The Exam Question
On AQA, An Inspector Calls appears in Paper 2, Section A (Modern Texts). Unlike Shakespeare, you do not get an extract — the question asks you to write about a theme or character using your knowledge of the whole play. The question is worth 30 marks (+4 for SPaG) and you should spend approximately 45 minutes on it. You need to know the play well enough to select your own quotations and examples.
Typical question formats: "How does Priestley present the theme of responsibility?" or "How does Priestley use the character of Sheila to convey his ideas?" Notice the focus is always on Priestley's methods and intentions, not on the characters as real people.
Key Themes
Social Responsibility
This is the play's central thesis. Priestley argues that we have a moral obligation to care about others — particularly those less powerful than ourselves. The Inspector's final speech crystallises this: "We don't live alone. We are members of one body. We are responsible for each other." Every character in the play is implicated in Eva Smith's death because each prioritised self-interest over compassion.
How to use this in an essay: Whatever the question, link back to Priestley's message about responsibility. If asked about a character, discuss how they embody or reject social responsibility. If asked about a theme (power, guilt, class), show how it connects to the play's central argument.
Class and Inequality
The Birlings are wealthy factory owners; Eva Smith is a working-class woman with no safety net. Priestley shows how class privilege enables the Birlings to act without consequences — Birling sacks Eva for asking for higher wages, Sheila has her dismissed from a shop on a whim, Gerald keeps her as a mistress then discards her. Each act of cruelty is enabled by the power imbalance between rich and poor.
Context: Priestley was writing in 1945, when the Labour government was introducing the welfare state. The play argues against returning to the pre-war class system where the wealthy felt no obligation to the poor. Mr Birling represents the old order; the Inspector represents the new society Priestley wanted to build.

========

Tasks to carry out -
1. According to the An Inspector Calls guide, how many marks is the exam question on the play worth?
2. Quote the An Inspector Calls guide word for word, starting with "Context: Priestley was" and going on through "wanted to build.".
Rely solely on the An Inspector Calls guide, with no outside knowledge.

Data block -

========

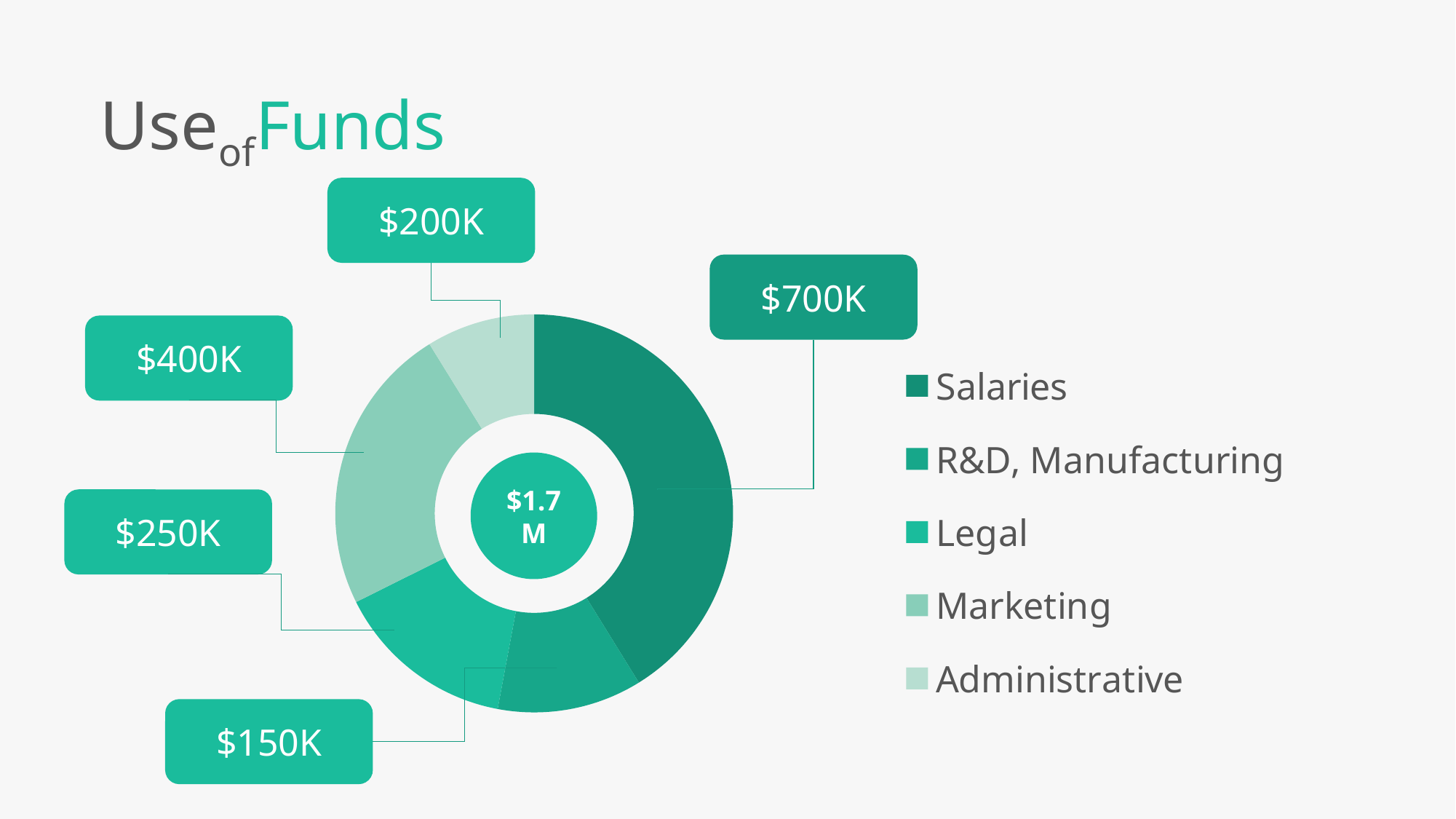
What value is shown for Salaries? $700K Which category receives the largest amount of funds? Salaries What kind of chart is shown on the slide? Pie (donut) chart Which is larger, the amount for Legal or the amount for Administrative? Legal How many categories are shown in the chart? 5 What is the title of the slide? Use of Funds What total amount is shown in the centre of the chart? $1.7 M What is the difference between the Salaries and Marketing amounts? $300K What value is shown for Marketing? $400K Which category receives the smallest amount of funds? Administrative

========

Answer section -
1. It is worth 30 marks, plus 4 for SPaG.

2.
Context: Priestley was writing in 1945, when the Labour government was introducing the welfare state. The play argues against returning to the pre-war class system where the wealthy felt no obligation to the poor. Mr Birling represents the old order; the Inspector represents the new society Priestley wanted to build.